Such was the culinary explosion on display Monday at the Massachusetts Avenue residence of Chilean Ambassador Mariano Fernandez. He invited a leading chef from Chile, Guillermo Rodriguez, to design a knockout menu to impress special guests and local members of the food and beverage industry.

The goal, of course, was to promote homegrown products in dramatic fashion. Hence the festive aprons reading "Chilean Food Market," worn by embassy staffers, including Economic Counselor Rolando Ortega, and food handlers such as Xavier Equihua, chief executive of the Chilean Avocado Importers Association. Mr. Equihua was all too happy to report that "Chile is the second-largest importer of avocado into the U.S."

Talk about one-upmanship: Chile claims to be among the top three food exporters in the world and boasts of non-polluted seawater. Who would have thought? Getting one's mind and throat around some top Chilean wines was a wish that on-site winery representatives were glad to oblige.

It's not an everyday occasion, either, when the cocktail of the hour is a pisco concoction -- pisco being an alcoholic beverage made from grapes that is Chile's national drink, especially when mixed with cola. Nor when several dozen guests talk shop in front of real produce stands containing treats such as pancake-size slabs of giant calamari, fresh meats, cheeses, berries, mussels, olive oils and, yes, chili powder as well as a papaya called carica and the cherimoya fruit.

**Directive**
Echo the passage about the Chilean embassy food event word for word, beginning at the words "Such was the" and stopping after "and beverage industry.".

**Items in a dataset**
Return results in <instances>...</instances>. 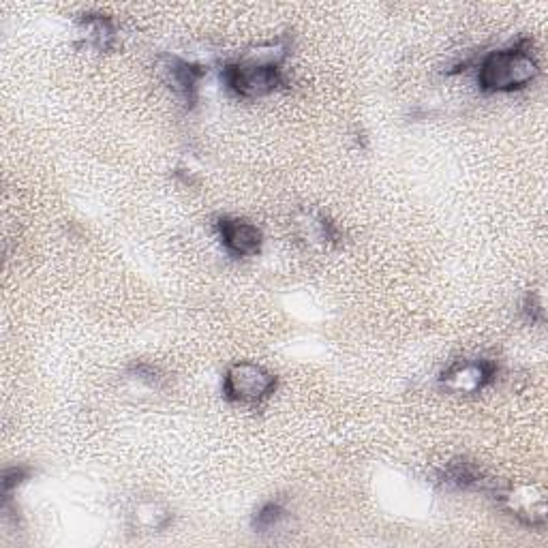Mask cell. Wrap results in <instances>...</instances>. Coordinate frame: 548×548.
Returning a JSON list of instances; mask_svg holds the SVG:
<instances>
[{
    "instance_id": "7c38bea8",
    "label": "cell",
    "mask_w": 548,
    "mask_h": 548,
    "mask_svg": "<svg viewBox=\"0 0 548 548\" xmlns=\"http://www.w3.org/2000/svg\"><path fill=\"white\" fill-rule=\"evenodd\" d=\"M287 519V508L281 501H268L253 516V529L260 534H268V531L277 529Z\"/></svg>"
},
{
    "instance_id": "6da1fadb",
    "label": "cell",
    "mask_w": 548,
    "mask_h": 548,
    "mask_svg": "<svg viewBox=\"0 0 548 548\" xmlns=\"http://www.w3.org/2000/svg\"><path fill=\"white\" fill-rule=\"evenodd\" d=\"M287 56V45L272 43L270 50H257L227 63L221 71V78L230 93L238 99H262L277 93L285 86L283 60Z\"/></svg>"
},
{
    "instance_id": "3957f363",
    "label": "cell",
    "mask_w": 548,
    "mask_h": 548,
    "mask_svg": "<svg viewBox=\"0 0 548 548\" xmlns=\"http://www.w3.org/2000/svg\"><path fill=\"white\" fill-rule=\"evenodd\" d=\"M279 379L255 362H234L223 375V397L238 405H257L277 392Z\"/></svg>"
},
{
    "instance_id": "30bf717a",
    "label": "cell",
    "mask_w": 548,
    "mask_h": 548,
    "mask_svg": "<svg viewBox=\"0 0 548 548\" xmlns=\"http://www.w3.org/2000/svg\"><path fill=\"white\" fill-rule=\"evenodd\" d=\"M441 482L452 489L459 491H471V489H482L484 486V474L467 461H454L444 471H441Z\"/></svg>"
},
{
    "instance_id": "5bb4252c",
    "label": "cell",
    "mask_w": 548,
    "mask_h": 548,
    "mask_svg": "<svg viewBox=\"0 0 548 548\" xmlns=\"http://www.w3.org/2000/svg\"><path fill=\"white\" fill-rule=\"evenodd\" d=\"M30 476V469L28 467H13V469H7L5 476H3V489H5V495H9L15 486H20L26 478Z\"/></svg>"
},
{
    "instance_id": "5b68a950",
    "label": "cell",
    "mask_w": 548,
    "mask_h": 548,
    "mask_svg": "<svg viewBox=\"0 0 548 548\" xmlns=\"http://www.w3.org/2000/svg\"><path fill=\"white\" fill-rule=\"evenodd\" d=\"M217 236L232 257H255L264 247V234L255 223L240 217H219Z\"/></svg>"
},
{
    "instance_id": "277c9868",
    "label": "cell",
    "mask_w": 548,
    "mask_h": 548,
    "mask_svg": "<svg viewBox=\"0 0 548 548\" xmlns=\"http://www.w3.org/2000/svg\"><path fill=\"white\" fill-rule=\"evenodd\" d=\"M497 377V364L484 358L456 360L439 375V386L454 397H474L489 388Z\"/></svg>"
},
{
    "instance_id": "ba28073f",
    "label": "cell",
    "mask_w": 548,
    "mask_h": 548,
    "mask_svg": "<svg viewBox=\"0 0 548 548\" xmlns=\"http://www.w3.org/2000/svg\"><path fill=\"white\" fill-rule=\"evenodd\" d=\"M296 230L302 240H307L309 245L326 247L337 242L341 238L337 225H334L326 215L315 210H304L296 217Z\"/></svg>"
},
{
    "instance_id": "8fae6325",
    "label": "cell",
    "mask_w": 548,
    "mask_h": 548,
    "mask_svg": "<svg viewBox=\"0 0 548 548\" xmlns=\"http://www.w3.org/2000/svg\"><path fill=\"white\" fill-rule=\"evenodd\" d=\"M131 519L135 521V527L146 531H161L172 523V514L161 504H152V501H148V504L137 506V510L131 514Z\"/></svg>"
},
{
    "instance_id": "9c48e42d",
    "label": "cell",
    "mask_w": 548,
    "mask_h": 548,
    "mask_svg": "<svg viewBox=\"0 0 548 548\" xmlns=\"http://www.w3.org/2000/svg\"><path fill=\"white\" fill-rule=\"evenodd\" d=\"M82 35L90 48H95L99 52L103 50H112L118 39V30L112 18L103 13H86L82 15Z\"/></svg>"
},
{
    "instance_id": "8992f818",
    "label": "cell",
    "mask_w": 548,
    "mask_h": 548,
    "mask_svg": "<svg viewBox=\"0 0 548 548\" xmlns=\"http://www.w3.org/2000/svg\"><path fill=\"white\" fill-rule=\"evenodd\" d=\"M163 78L178 97L185 99L187 105H195L200 84L206 78V69L200 63H193V60L167 56L163 63Z\"/></svg>"
},
{
    "instance_id": "7a4b0ae2",
    "label": "cell",
    "mask_w": 548,
    "mask_h": 548,
    "mask_svg": "<svg viewBox=\"0 0 548 548\" xmlns=\"http://www.w3.org/2000/svg\"><path fill=\"white\" fill-rule=\"evenodd\" d=\"M540 75V63L529 41L486 54L478 65V86L484 93H516L534 84Z\"/></svg>"
},
{
    "instance_id": "52a82bcc",
    "label": "cell",
    "mask_w": 548,
    "mask_h": 548,
    "mask_svg": "<svg viewBox=\"0 0 548 548\" xmlns=\"http://www.w3.org/2000/svg\"><path fill=\"white\" fill-rule=\"evenodd\" d=\"M506 510L529 527H542L546 523V504L542 493L534 486H514V489L501 493Z\"/></svg>"
},
{
    "instance_id": "4fadbf2b",
    "label": "cell",
    "mask_w": 548,
    "mask_h": 548,
    "mask_svg": "<svg viewBox=\"0 0 548 548\" xmlns=\"http://www.w3.org/2000/svg\"><path fill=\"white\" fill-rule=\"evenodd\" d=\"M525 315L531 319V322L544 324L546 322V309H544V294L540 289H534V292H529L523 304Z\"/></svg>"
}]
</instances>
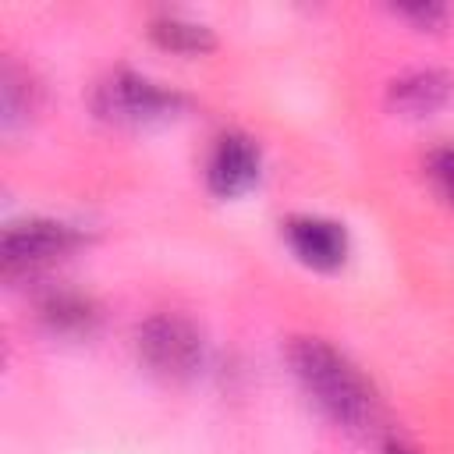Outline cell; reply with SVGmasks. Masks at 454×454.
<instances>
[{"label":"cell","mask_w":454,"mask_h":454,"mask_svg":"<svg viewBox=\"0 0 454 454\" xmlns=\"http://www.w3.org/2000/svg\"><path fill=\"white\" fill-rule=\"evenodd\" d=\"M92 106L110 124L153 128V124L174 121L181 114L184 99H181V92H174L170 85H163L156 78H145L138 71H114L110 78H103L96 85Z\"/></svg>","instance_id":"obj_2"},{"label":"cell","mask_w":454,"mask_h":454,"mask_svg":"<svg viewBox=\"0 0 454 454\" xmlns=\"http://www.w3.org/2000/svg\"><path fill=\"white\" fill-rule=\"evenodd\" d=\"M426 174H429L433 188L440 192V199L454 206V145L433 149L429 160H426Z\"/></svg>","instance_id":"obj_11"},{"label":"cell","mask_w":454,"mask_h":454,"mask_svg":"<svg viewBox=\"0 0 454 454\" xmlns=\"http://www.w3.org/2000/svg\"><path fill=\"white\" fill-rule=\"evenodd\" d=\"M135 348H138V358L149 365V372L174 380V383L192 380L206 358V344H202L199 326L184 316H174V312L149 316L135 330Z\"/></svg>","instance_id":"obj_3"},{"label":"cell","mask_w":454,"mask_h":454,"mask_svg":"<svg viewBox=\"0 0 454 454\" xmlns=\"http://www.w3.org/2000/svg\"><path fill=\"white\" fill-rule=\"evenodd\" d=\"M383 454H415L408 443H401V440H387V447H383Z\"/></svg>","instance_id":"obj_13"},{"label":"cell","mask_w":454,"mask_h":454,"mask_svg":"<svg viewBox=\"0 0 454 454\" xmlns=\"http://www.w3.org/2000/svg\"><path fill=\"white\" fill-rule=\"evenodd\" d=\"M35 85L28 78V71L14 67V64H4V74H0V110H4V128H14V124H25L28 114L35 110Z\"/></svg>","instance_id":"obj_10"},{"label":"cell","mask_w":454,"mask_h":454,"mask_svg":"<svg viewBox=\"0 0 454 454\" xmlns=\"http://www.w3.org/2000/svg\"><path fill=\"white\" fill-rule=\"evenodd\" d=\"M149 35L160 50H170V53H184V57H199V53H209L216 46L213 39V28L202 25V21H192L184 14H160L149 21Z\"/></svg>","instance_id":"obj_9"},{"label":"cell","mask_w":454,"mask_h":454,"mask_svg":"<svg viewBox=\"0 0 454 454\" xmlns=\"http://www.w3.org/2000/svg\"><path fill=\"white\" fill-rule=\"evenodd\" d=\"M78 245H85V234L64 220H18L4 231L0 241V262H4V277H35L46 266H53L57 259L71 255Z\"/></svg>","instance_id":"obj_4"},{"label":"cell","mask_w":454,"mask_h":454,"mask_svg":"<svg viewBox=\"0 0 454 454\" xmlns=\"http://www.w3.org/2000/svg\"><path fill=\"white\" fill-rule=\"evenodd\" d=\"M284 241L294 252L298 262H305L309 270L330 273L337 266H344L348 259V231L344 223L330 220V216H291L284 220Z\"/></svg>","instance_id":"obj_6"},{"label":"cell","mask_w":454,"mask_h":454,"mask_svg":"<svg viewBox=\"0 0 454 454\" xmlns=\"http://www.w3.org/2000/svg\"><path fill=\"white\" fill-rule=\"evenodd\" d=\"M454 99V74L440 67H419L390 82L387 103L401 117H433Z\"/></svg>","instance_id":"obj_7"},{"label":"cell","mask_w":454,"mask_h":454,"mask_svg":"<svg viewBox=\"0 0 454 454\" xmlns=\"http://www.w3.org/2000/svg\"><path fill=\"white\" fill-rule=\"evenodd\" d=\"M262 156L255 138L241 131H227L216 138L209 160H206V184L216 199H238L259 184Z\"/></svg>","instance_id":"obj_5"},{"label":"cell","mask_w":454,"mask_h":454,"mask_svg":"<svg viewBox=\"0 0 454 454\" xmlns=\"http://www.w3.org/2000/svg\"><path fill=\"white\" fill-rule=\"evenodd\" d=\"M39 319L53 337H92L99 326V305L82 291H50L39 301Z\"/></svg>","instance_id":"obj_8"},{"label":"cell","mask_w":454,"mask_h":454,"mask_svg":"<svg viewBox=\"0 0 454 454\" xmlns=\"http://www.w3.org/2000/svg\"><path fill=\"white\" fill-rule=\"evenodd\" d=\"M291 372L305 397L340 429L369 433L380 419V401L372 383L358 372V365L340 355L323 337H298L287 348Z\"/></svg>","instance_id":"obj_1"},{"label":"cell","mask_w":454,"mask_h":454,"mask_svg":"<svg viewBox=\"0 0 454 454\" xmlns=\"http://www.w3.org/2000/svg\"><path fill=\"white\" fill-rule=\"evenodd\" d=\"M397 14L415 21L419 28H440L447 21V7L440 4H411V7H397Z\"/></svg>","instance_id":"obj_12"}]
</instances>
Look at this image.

**Result of the exercise**
Such was the culinary explosion on display Monday at the Massachusetts Avenue residence of Chilean Ambassador Mariano Fernandez. He invited a leading chef from Chile, Guillermo Rodriguez, to design a knockout menu to impress special guests and local members of the food and beverage industry.